Chelmsford Central: 9 June 2011
| Party |  | Candidate | Votes | % | ±% |
|---|---|---|---|---|---|
|  | Conservative | Dick Madden | 1,496 | 43.6 | +10.0 |
|  | Liberal Democrats | Graham Pooley | 1,323 | 38.6 | –5.9 |
|  | Labour | Russell Kennedy | 610 | 17.8 | +10.1 |
| Majority |  |  | 173 | 5.0 | N/A |
| Turnout |  |  | 3,429 |  |  |
|  | Conservative gain from Liberal Democrats |  | Swing | +8.0 |  |

No Green (8.2%) or BNP (6.1%) candidates as previous.

===Stock===

A by-election was called due to the disqualification of Cllr Paul White, Lord Hanningfield (Conservative) after he was sentenced to nine months in prison for false accounting.

Stock: 8 September 2011
| Party |  | Candidate | Votes | % | ±% |
|---|---|---|---|---|---|
|  | Conservative | Ian Grundy | 1,820 | 59.3 | –6.4 |
|  | UKIP | Jesse Pryke | 736 | 24.0 | N/A |
|  | Labour | Maurice Austin | 275 | 9.0 | +3.8 |
|  | Liberal Democrats | Marian Elsden | 160 | 5.2 | –7.3 |
|  | Green | Reza Hossain | 80 | 2.6 | –6.1 |
| Majority |  |  | 1,084 | 35.3 | –17.9 |
| Turnout |  |  | 3,071 |  |  |
|  | Conservative hold |  | Swing | N/A |  |

No BNP candidate as previous (7.8%).

===Chelmsford North===

A by-election was called due to the death of Cllr Tom Smith-Hughes (Liberal Democrat).
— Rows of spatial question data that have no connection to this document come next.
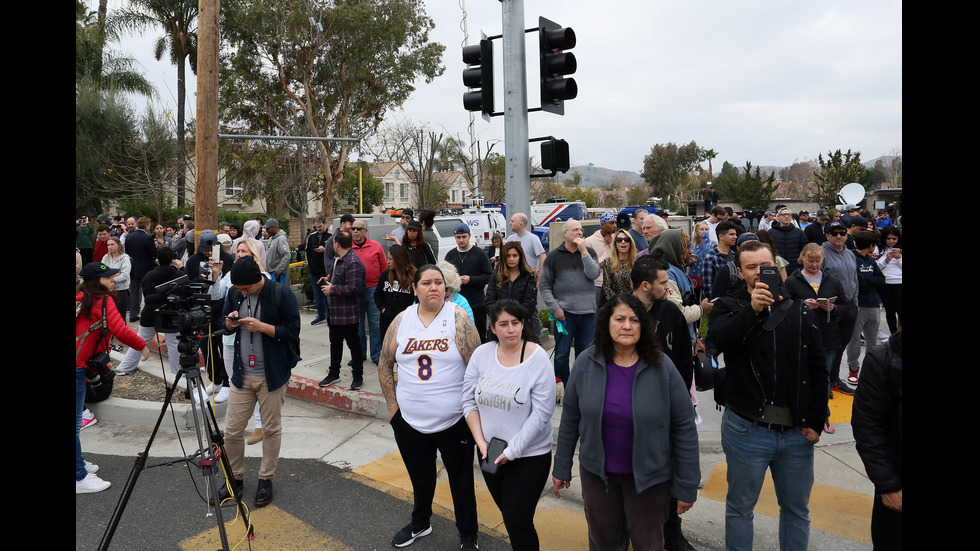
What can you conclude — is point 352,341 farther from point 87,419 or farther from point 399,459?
point 87,419

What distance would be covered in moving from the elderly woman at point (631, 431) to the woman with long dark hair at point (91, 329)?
13.0ft

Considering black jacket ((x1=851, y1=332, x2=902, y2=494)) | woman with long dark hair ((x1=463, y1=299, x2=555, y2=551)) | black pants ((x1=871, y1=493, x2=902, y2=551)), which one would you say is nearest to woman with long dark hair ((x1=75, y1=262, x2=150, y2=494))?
woman with long dark hair ((x1=463, y1=299, x2=555, y2=551))

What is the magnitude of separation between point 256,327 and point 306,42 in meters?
25.7

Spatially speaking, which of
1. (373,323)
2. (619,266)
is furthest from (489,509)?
(373,323)

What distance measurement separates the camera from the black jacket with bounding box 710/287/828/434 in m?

Chelmsford North: 28 June 2012
| Party |  | Candidate | Votes | % | ±% |
|---|---|---|---|---|---|
|  | Liberal Democrats | Stephen Robinson | 1,614 | 42.1 | –4.6 |
|  | Conservative | Robert Pontin | 941 | 24.5 | –7.5 |
|  | Labour | Nastassia Player | 711 | 18.5 | +10.7 |
|  | UKIP | Leslie Retford | 435 | 11.3 | N/A |
|  | Green | Reza Hossain | 134 | 3.5 | –3.8 |
| Majority |  |  | 673 | 17.6 | +3.0 |
| Turnout |  |  | 3,835 |  |  |
|  | Liberal Democrats hold |  | Swing | +1.5 |  |

No BNP candidate as previous (6.2%).